Repeat verbatim every line of the material, beginning at the line that holds "Is (77,115) located" and ending at its last line.

** START OF Information provided **

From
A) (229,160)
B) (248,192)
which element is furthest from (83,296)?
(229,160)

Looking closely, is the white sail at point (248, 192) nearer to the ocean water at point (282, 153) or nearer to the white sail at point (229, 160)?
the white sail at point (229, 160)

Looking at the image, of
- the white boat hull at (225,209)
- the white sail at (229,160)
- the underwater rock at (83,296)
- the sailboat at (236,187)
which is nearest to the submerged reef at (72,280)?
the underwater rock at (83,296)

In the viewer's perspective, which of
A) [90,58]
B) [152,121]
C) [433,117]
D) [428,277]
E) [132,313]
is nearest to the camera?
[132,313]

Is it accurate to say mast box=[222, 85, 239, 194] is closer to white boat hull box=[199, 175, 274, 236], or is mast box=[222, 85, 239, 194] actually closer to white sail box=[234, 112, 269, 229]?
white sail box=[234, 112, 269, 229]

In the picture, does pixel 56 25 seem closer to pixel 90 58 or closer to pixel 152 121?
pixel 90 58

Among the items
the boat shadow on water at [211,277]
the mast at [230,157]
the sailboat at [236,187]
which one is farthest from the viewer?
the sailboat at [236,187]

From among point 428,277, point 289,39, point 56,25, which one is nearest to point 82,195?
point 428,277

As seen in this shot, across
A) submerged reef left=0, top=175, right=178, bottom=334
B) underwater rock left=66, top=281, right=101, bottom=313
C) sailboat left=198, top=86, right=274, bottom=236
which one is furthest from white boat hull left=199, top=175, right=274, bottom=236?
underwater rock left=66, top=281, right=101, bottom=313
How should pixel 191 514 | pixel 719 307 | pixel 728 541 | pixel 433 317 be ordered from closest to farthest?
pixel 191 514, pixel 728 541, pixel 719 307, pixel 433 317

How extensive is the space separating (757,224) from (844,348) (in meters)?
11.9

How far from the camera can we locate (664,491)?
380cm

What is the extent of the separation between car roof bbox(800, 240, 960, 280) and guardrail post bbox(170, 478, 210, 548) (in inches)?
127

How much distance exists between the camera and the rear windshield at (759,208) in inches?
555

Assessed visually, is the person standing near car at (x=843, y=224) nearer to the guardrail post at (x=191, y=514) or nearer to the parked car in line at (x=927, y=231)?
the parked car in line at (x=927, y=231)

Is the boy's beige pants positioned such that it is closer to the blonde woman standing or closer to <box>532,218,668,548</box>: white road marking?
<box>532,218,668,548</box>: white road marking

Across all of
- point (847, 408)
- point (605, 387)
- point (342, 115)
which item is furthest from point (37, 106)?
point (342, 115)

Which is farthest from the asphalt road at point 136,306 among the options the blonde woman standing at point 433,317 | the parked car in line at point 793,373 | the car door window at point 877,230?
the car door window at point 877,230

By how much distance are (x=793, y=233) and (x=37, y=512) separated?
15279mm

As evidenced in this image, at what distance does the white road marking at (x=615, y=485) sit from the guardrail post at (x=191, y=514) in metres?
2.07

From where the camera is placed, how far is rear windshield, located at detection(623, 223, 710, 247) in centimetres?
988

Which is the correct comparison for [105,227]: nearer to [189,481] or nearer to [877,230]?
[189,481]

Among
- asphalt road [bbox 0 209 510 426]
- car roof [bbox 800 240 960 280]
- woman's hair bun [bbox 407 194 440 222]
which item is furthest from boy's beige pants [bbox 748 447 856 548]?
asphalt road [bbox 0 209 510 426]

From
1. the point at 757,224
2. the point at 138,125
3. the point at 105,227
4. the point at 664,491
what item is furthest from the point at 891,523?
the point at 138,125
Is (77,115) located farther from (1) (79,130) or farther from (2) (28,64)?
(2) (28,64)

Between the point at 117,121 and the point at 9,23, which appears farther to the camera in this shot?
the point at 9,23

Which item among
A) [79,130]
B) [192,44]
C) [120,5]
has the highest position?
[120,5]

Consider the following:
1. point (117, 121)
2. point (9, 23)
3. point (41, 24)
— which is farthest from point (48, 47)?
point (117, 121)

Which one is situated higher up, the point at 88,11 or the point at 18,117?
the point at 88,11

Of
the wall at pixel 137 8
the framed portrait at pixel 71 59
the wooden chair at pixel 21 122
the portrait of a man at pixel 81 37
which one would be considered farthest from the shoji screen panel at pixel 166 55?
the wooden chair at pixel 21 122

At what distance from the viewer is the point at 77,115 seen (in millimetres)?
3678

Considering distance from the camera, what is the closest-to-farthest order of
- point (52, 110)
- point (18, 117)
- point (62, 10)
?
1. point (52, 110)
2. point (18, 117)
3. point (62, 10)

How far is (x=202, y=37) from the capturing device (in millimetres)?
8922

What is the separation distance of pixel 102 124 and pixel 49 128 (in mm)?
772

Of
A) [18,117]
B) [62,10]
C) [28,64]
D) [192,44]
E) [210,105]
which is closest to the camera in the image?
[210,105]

** END OF Information provided **

Response to the exercise >>
Is (77,115) located farther from (1) (79,130) or farther from (2) (28,64)?
(2) (28,64)

Between the point at 117,121 and the point at 9,23, which appears farther to the camera in this shot?
the point at 9,23

Which item among
A) [79,130]
B) [192,44]
C) [120,5]
has the highest position?
[120,5]

Consider the following:
1. point (117, 121)
2. point (9, 23)
3. point (41, 24)
— which is farthest from point (48, 47)?
point (117, 121)

Which one is situated higher up, the point at 88,11 or the point at 18,117?
the point at 88,11

Of
the wall at pixel 137 8
the framed portrait at pixel 71 59
the wooden chair at pixel 21 122
the portrait of a man at pixel 81 37
which one would be considered farthest from the shoji screen panel at pixel 166 55?
the wooden chair at pixel 21 122

At what distance from the viewer is the point at 77,115 seen (in millimetres)?
3678

Considering distance from the camera, what is the closest-to-farthest order of
- point (52, 110)
- point (18, 117)
- point (62, 10)
?
1. point (52, 110)
2. point (18, 117)
3. point (62, 10)

How far is (x=202, y=37) from the capturing device (in millimetres)?
8922

What is the separation distance of pixel 102 124 and pixel 49 128 (in mm)?
772

Of
A) [18,117]
B) [62,10]
C) [28,64]
D) [192,44]
E) [210,105]
which is closest to the camera in the image?
[210,105]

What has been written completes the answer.